_Directions for this task_
Copy out each line of the material below that contains the string "viewer". Only matches with the same capitalization count.

_Material to process_
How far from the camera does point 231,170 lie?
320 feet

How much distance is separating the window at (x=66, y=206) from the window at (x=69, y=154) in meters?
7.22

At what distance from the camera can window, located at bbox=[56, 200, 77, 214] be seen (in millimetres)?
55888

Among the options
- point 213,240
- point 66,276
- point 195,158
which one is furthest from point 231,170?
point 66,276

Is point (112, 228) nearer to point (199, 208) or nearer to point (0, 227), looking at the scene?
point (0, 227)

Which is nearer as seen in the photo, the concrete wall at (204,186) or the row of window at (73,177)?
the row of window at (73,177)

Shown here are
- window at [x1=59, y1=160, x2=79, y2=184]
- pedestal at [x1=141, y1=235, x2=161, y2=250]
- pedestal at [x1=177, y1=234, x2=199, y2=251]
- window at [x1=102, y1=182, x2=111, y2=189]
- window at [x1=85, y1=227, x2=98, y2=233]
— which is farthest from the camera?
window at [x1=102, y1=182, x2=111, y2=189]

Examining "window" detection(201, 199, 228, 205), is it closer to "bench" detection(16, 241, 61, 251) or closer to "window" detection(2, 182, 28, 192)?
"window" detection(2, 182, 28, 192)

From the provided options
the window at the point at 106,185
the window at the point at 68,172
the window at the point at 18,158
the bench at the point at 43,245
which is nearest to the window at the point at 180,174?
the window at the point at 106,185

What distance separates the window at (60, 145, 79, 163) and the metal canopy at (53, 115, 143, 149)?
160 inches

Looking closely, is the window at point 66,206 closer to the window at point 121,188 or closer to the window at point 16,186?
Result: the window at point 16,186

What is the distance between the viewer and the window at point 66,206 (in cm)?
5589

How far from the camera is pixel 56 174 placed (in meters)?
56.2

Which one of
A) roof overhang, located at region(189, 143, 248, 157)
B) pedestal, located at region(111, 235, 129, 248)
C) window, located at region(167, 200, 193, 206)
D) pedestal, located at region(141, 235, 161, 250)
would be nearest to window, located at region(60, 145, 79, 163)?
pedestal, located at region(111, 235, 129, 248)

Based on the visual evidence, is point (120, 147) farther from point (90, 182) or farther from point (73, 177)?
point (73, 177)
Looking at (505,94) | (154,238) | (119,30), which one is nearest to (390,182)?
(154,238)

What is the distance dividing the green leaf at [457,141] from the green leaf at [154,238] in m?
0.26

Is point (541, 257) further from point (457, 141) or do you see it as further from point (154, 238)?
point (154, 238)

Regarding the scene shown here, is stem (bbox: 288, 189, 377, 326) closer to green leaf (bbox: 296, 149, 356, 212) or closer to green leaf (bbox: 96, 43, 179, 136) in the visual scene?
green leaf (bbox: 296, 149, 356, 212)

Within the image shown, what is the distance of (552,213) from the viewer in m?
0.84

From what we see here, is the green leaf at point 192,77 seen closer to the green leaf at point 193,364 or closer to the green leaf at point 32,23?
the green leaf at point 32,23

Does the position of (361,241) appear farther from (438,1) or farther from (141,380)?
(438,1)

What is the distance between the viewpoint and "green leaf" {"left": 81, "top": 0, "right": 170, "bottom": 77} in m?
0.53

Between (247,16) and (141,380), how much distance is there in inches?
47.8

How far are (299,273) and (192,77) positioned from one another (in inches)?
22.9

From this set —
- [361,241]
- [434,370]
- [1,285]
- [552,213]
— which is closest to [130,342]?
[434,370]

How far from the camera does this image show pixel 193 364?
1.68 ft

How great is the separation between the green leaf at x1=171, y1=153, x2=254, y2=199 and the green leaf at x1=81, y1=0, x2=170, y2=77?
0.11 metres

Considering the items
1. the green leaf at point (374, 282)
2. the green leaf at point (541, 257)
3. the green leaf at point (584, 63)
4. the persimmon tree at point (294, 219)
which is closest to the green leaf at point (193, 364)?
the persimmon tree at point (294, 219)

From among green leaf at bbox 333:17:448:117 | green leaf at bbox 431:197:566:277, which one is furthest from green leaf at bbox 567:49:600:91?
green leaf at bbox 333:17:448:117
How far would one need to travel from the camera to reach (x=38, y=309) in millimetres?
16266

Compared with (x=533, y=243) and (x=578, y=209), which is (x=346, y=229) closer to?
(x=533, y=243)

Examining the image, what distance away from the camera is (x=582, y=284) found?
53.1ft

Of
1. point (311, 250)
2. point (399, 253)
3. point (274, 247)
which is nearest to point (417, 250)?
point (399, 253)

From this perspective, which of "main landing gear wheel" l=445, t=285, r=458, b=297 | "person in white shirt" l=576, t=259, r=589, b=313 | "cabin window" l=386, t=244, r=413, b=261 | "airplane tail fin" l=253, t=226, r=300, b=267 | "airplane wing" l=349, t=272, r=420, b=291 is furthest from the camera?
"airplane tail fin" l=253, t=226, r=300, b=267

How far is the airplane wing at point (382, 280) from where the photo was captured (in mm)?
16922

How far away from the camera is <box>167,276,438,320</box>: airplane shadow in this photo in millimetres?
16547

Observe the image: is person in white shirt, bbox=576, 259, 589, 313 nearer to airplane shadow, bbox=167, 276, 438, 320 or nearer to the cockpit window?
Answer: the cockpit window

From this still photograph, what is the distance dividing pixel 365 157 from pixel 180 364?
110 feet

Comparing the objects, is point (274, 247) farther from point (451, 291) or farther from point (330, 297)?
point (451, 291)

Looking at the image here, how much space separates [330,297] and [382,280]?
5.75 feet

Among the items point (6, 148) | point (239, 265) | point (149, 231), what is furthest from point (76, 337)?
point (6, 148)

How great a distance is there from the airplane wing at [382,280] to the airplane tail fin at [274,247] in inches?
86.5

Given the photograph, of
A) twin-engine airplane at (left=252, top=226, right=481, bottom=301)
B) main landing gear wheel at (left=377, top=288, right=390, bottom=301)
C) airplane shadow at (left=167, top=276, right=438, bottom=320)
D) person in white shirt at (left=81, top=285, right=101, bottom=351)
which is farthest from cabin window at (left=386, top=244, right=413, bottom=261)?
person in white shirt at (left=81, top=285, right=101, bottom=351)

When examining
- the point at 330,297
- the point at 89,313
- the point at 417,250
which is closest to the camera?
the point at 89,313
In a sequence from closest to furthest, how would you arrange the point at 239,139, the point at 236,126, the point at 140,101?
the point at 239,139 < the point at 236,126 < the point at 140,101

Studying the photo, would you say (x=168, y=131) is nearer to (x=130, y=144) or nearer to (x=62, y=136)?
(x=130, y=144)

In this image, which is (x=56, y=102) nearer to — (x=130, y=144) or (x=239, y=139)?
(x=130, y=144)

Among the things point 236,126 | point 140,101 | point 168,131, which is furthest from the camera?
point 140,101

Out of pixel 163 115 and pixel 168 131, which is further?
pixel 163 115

---

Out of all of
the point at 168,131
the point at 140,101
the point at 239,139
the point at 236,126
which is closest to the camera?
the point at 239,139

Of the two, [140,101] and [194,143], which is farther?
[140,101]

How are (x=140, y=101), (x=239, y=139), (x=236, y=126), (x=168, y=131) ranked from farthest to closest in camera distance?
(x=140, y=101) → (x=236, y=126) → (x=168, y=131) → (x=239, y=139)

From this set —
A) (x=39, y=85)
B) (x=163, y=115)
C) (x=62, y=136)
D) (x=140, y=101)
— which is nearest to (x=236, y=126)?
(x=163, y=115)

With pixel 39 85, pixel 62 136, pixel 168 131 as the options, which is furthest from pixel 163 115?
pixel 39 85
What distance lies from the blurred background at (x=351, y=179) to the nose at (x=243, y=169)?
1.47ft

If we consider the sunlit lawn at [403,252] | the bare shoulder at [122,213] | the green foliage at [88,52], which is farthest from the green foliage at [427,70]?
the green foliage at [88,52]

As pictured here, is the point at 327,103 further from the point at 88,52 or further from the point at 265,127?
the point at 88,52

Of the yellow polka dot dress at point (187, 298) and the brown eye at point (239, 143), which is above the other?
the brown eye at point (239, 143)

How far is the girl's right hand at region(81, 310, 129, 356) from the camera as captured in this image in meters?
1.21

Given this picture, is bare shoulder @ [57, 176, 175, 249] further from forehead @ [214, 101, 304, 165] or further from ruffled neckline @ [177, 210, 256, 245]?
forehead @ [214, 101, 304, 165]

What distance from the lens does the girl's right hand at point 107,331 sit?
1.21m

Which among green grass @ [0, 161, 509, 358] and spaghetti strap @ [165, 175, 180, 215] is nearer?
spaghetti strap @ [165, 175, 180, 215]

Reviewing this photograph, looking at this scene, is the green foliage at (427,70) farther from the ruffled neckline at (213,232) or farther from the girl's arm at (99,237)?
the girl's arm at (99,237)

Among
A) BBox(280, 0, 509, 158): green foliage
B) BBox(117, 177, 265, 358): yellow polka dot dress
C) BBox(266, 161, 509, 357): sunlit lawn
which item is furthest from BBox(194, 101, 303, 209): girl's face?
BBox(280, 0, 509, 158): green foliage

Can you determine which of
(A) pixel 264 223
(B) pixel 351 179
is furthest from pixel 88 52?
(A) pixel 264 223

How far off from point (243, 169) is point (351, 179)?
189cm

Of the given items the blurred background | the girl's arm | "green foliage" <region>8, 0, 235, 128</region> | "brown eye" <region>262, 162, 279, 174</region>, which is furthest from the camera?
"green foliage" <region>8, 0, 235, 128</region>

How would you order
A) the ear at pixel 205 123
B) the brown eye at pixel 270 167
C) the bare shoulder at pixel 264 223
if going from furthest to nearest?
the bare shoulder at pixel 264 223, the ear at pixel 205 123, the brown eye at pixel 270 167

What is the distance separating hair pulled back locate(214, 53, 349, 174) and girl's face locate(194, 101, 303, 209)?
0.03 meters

---

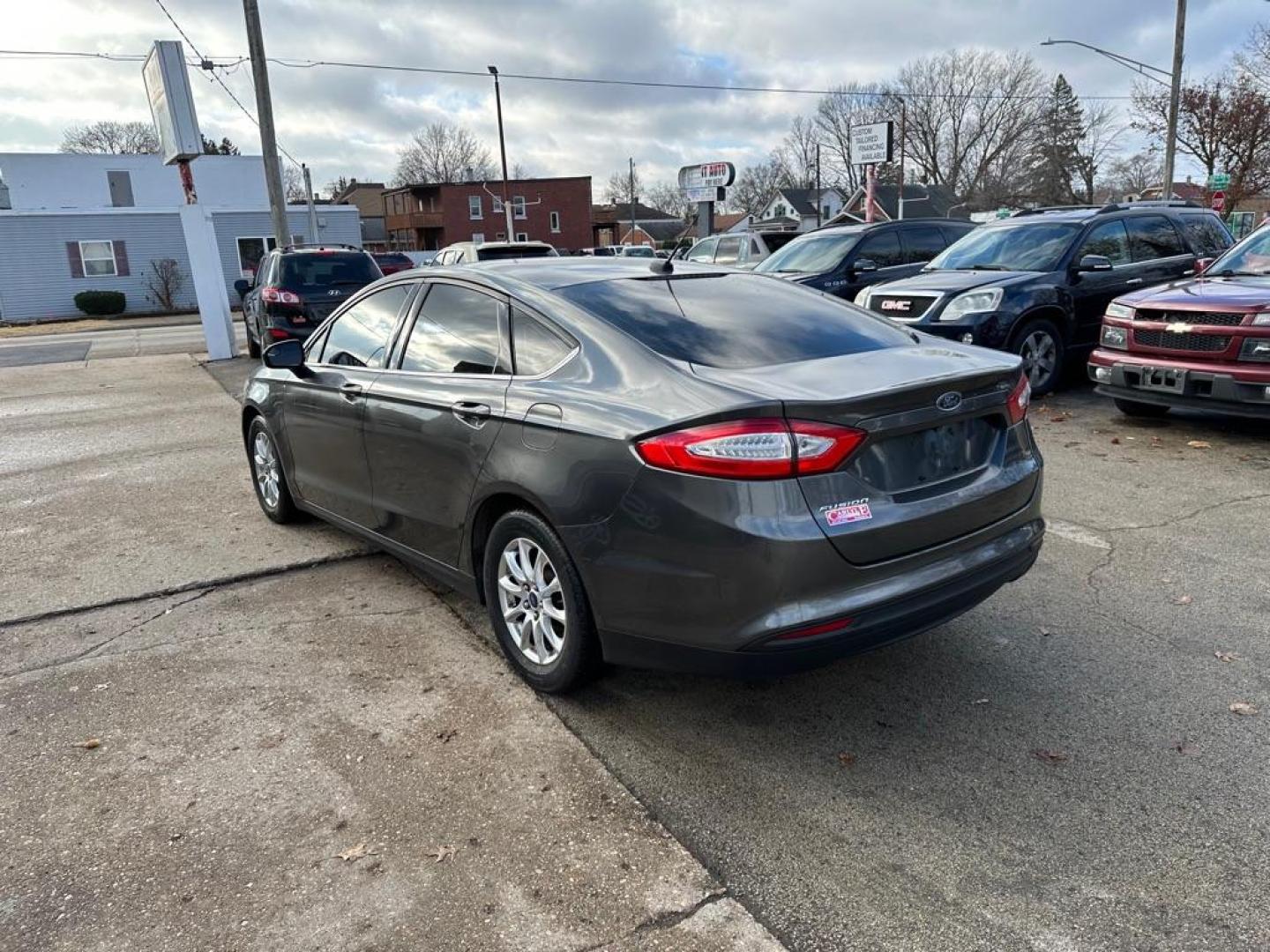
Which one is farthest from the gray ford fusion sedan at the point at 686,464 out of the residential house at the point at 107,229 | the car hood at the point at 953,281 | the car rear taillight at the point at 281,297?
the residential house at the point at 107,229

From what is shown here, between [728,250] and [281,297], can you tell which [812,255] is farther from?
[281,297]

_Answer_
What is the distance between the viewer and the window at point 66,206 (in cm)?
Within the image shown, what is the distance of (552,213) from the viewer in m?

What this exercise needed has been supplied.